Per decenni sono stati attenti a scegliere leader che appartenevano alla classe media: Margaret Thatcher è l’esempio migliore, veniva da una famiglia modesta, era possibile riconoscersi in lei, nelle sue aspirazioni, nei suoi modelli. Con Cameron, i Tories hanno scelto di nuovo un leader educato a Eton e Oxford, un figlio dell’alta borghesia. Non è mai riuscito a connettersi veramente con l’elettorato, con la pancia della nazione. Non che Ed Miliband ci riesca molto meglio, altrimenti sarebbe anche lui in procinto di stravincere le elezioni, attaccando il bilancio negativo o insufficiente del partito al governo. Miliband è cresciuto in campagna elettorale, è un candidato migliore di Gordon Brown, l’ultimo premier laburista (che volle succedere a tutti i costi a Blair, con effetti disastrosi), ma non convince tutti.

La vera e unica stella della campagna elettorale è stata Nicola Sturgeon, la leader del partito nazionalista scozzese. Bravissima nei comizi e nei dibattiti tivù, chiara, efficace e di sinistra senza paura di dichiararlo. Il suo partito sarà probabilmente l’ago della bilancia del prossimo parlamento.

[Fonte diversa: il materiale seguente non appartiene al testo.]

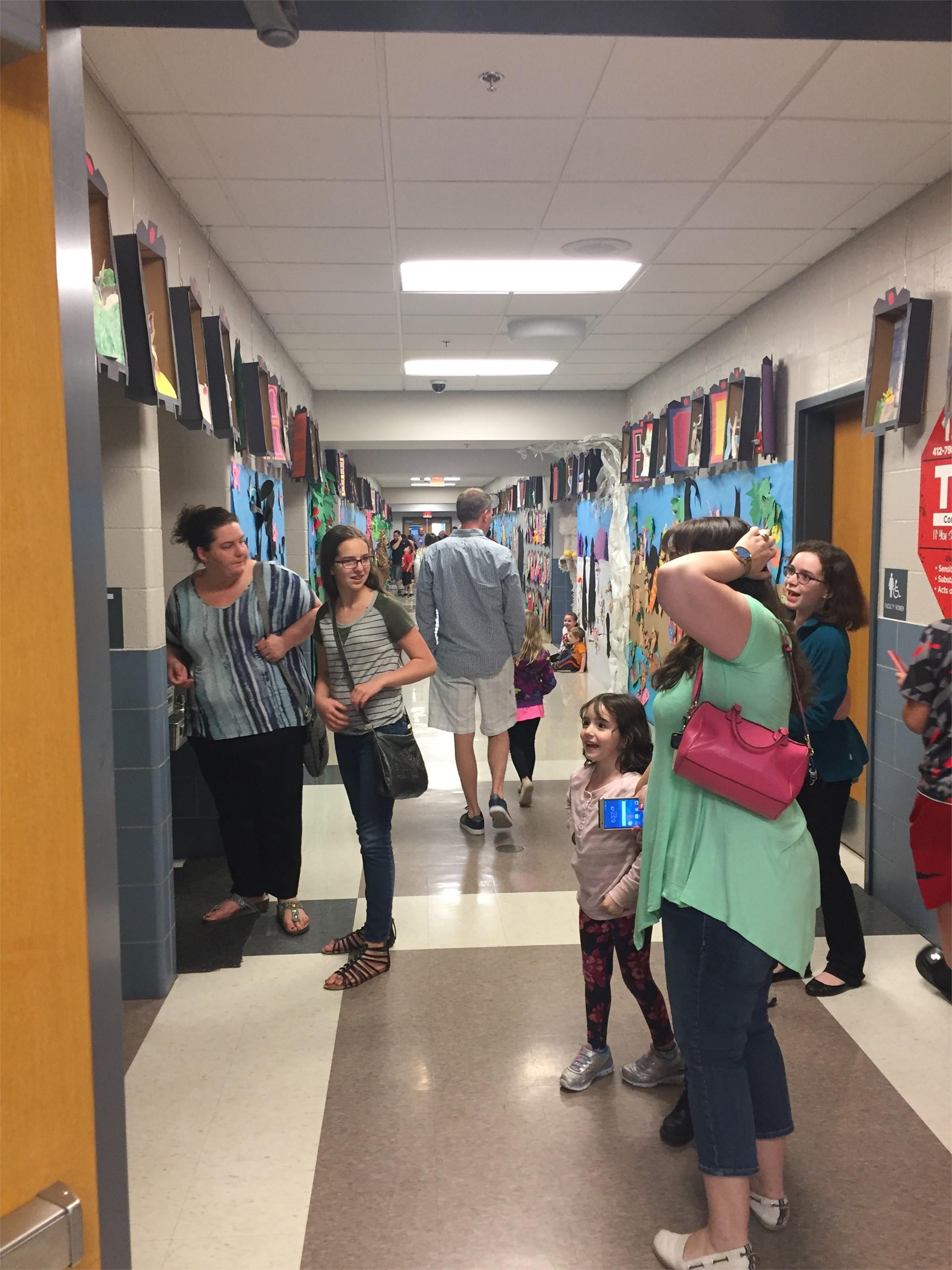 Pivik hallway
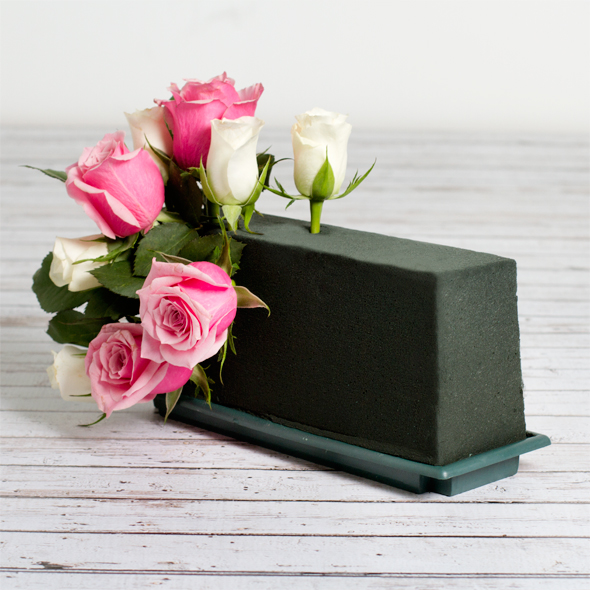 When Should I Use Wet or Dry Floral Foam   609f6c7a5e11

Ma rischiamo di avere un parlamento ingovernabile e un paese diviso. L’Inghilterra, il sud della nostra nazione, è più ricca e fondamentalmente più conservatrice della Scozia, del Galles e dell’Irlanda del Nord. Il nostro sistema maggioritario premia un piccolo partito come quello della Sturgeon, che con il 4 per cento dei voti, tutti circoscritti in Scozia, potrebbe conquistare 50 o 60 deputati, più del doppio dei liberaldemocratici, anche se questi prenderanno l’8 per cento dei voti. Il regno di Elisabetta II, insomma, rischia sempre più di disunirsi, tra ricchi e poveri, inglesi e indipendentisti, nord e sud. Se le elezioni produrranno un governo, questo potrebbe cadere dopo pochi giorni o pochi mesi e dovremo tornare a votare. Il prossimo futuro vedrà una Gran Bretagna incerta e instabile.

La consolazione è che sarà pur sempre un paese democratico. Proprio quest’anno, fra pochi giorni, si celebra l’ottocentenario della Magna Carta, il documento con cui un re inglese pose le basi dello stato di diritto e dunque della democrazia moderna. Ebbene, se c’è una lezione che ho imparato facendo ricerche per il mio ultimo libro sull’affare Dreyfus, è il bisogno che abbiamo di democrazia e trasparenza. Ogni sistema democratico ha le sue pecche, e perciò ogni tanto occorre cambiare le regole, fare le riforme. Ma è ancora il miglior sistema che sia stato inventato. O come diceva Churchill, è il sistema peggiore, a eccezione di tutti gli altri.